- Exercise -
Among the entries below, only the lines from the one with "profile photo 鹿野龍介【カノ" through the one with "Сыворотка Экстратонус" are wanted, reproduced exactly. Pictures are not wanted.

- Data under study -

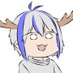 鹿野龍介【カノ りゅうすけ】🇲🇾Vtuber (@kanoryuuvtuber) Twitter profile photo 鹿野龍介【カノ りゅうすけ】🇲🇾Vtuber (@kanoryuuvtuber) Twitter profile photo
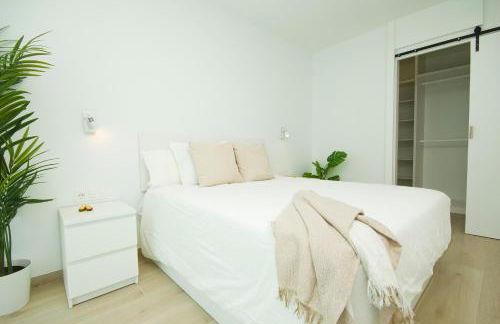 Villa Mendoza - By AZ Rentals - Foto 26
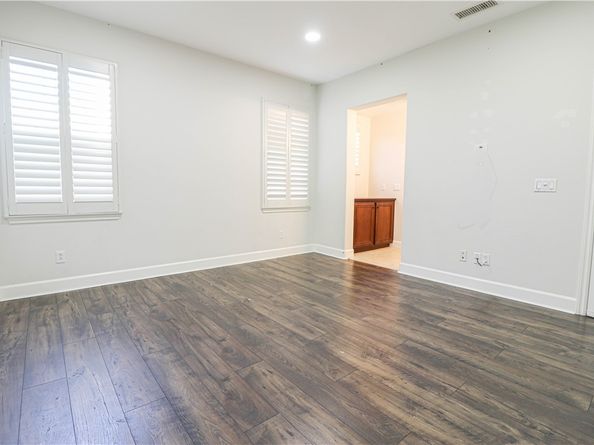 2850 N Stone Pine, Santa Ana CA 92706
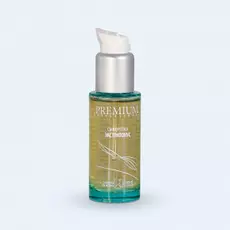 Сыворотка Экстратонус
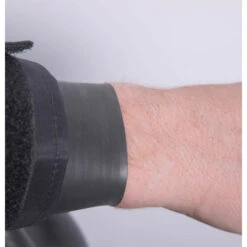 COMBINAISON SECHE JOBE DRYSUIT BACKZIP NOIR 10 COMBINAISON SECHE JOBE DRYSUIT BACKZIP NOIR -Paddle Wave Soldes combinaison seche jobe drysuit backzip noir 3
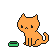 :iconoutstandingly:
* * *
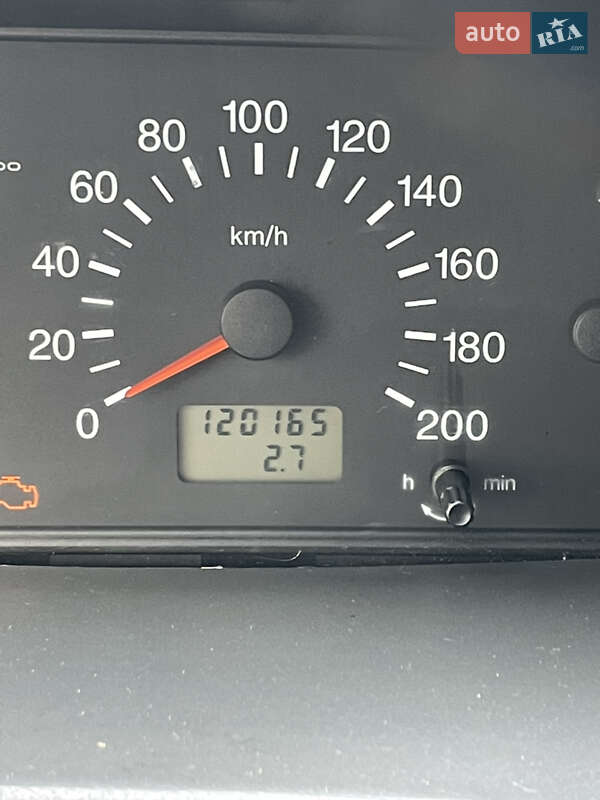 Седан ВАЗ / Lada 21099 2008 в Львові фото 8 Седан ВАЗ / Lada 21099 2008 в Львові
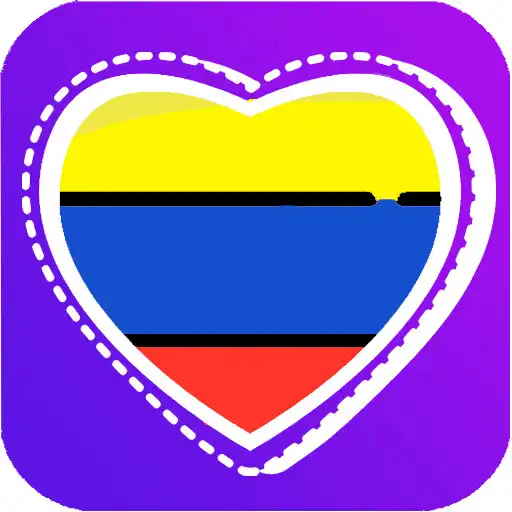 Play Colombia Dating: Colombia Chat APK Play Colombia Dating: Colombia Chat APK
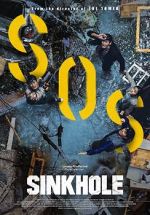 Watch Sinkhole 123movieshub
---
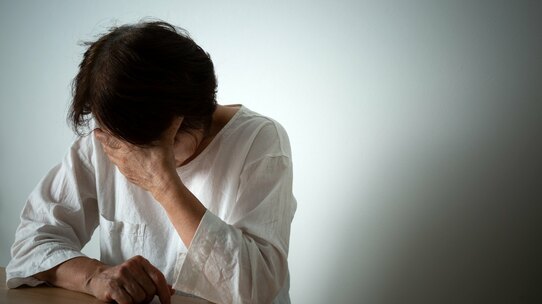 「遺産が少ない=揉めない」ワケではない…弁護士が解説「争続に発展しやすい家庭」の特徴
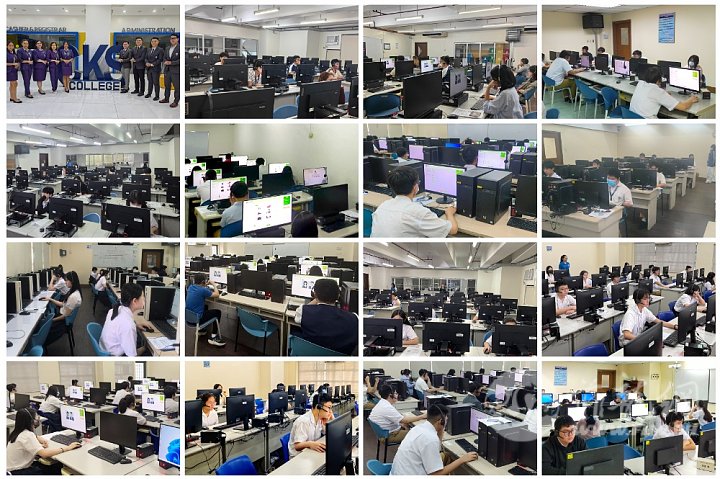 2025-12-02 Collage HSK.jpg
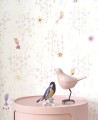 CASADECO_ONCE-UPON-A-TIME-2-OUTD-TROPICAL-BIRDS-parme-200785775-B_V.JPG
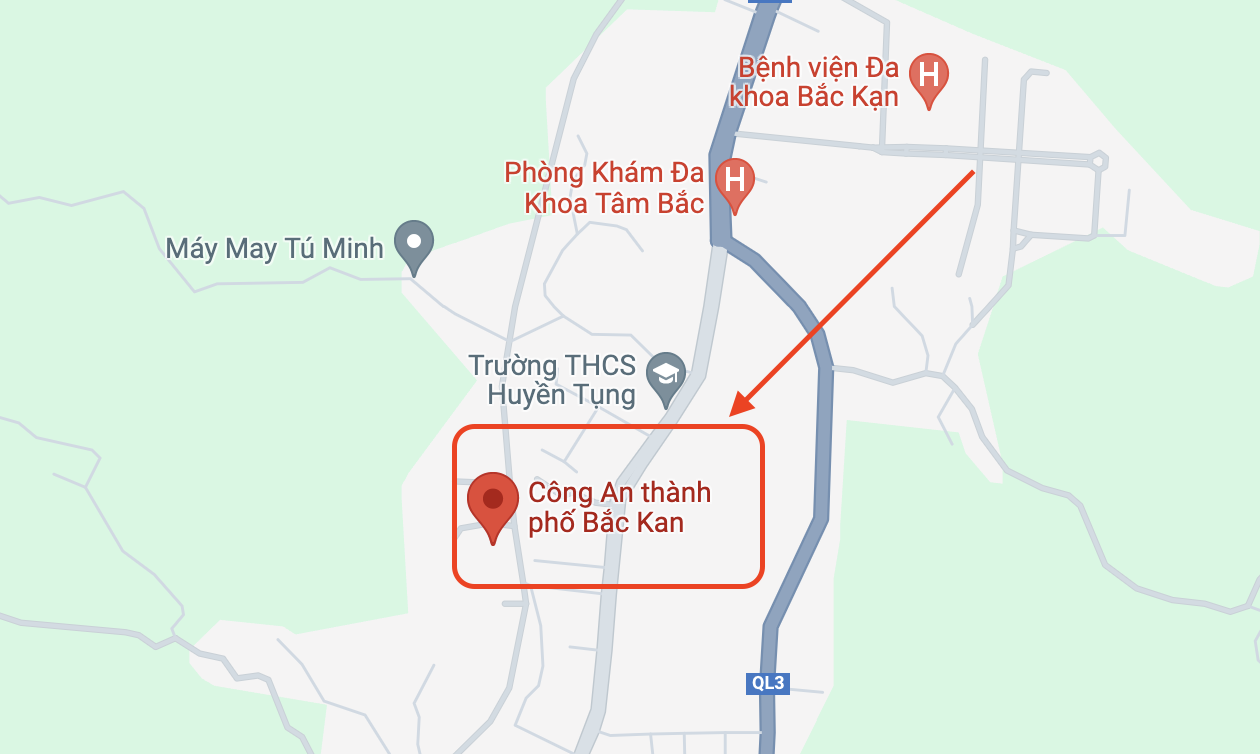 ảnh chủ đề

- Task answer -
 鹿野龍介【カノ りゅうすけ】🇲🇾Vtuber (@kanoryuuvtuber) Twitter profile photo 鹿野龍介【カノ りゅうすけ】🇲🇾Vtuber (@kanoryuuvtuber) Twitter profile photo
 Villa Mendoza - By AZ Rentals - Foto 26
 2850 N Stone Pine, Santa Ana CA 92706
 Сыворотка Экстратонус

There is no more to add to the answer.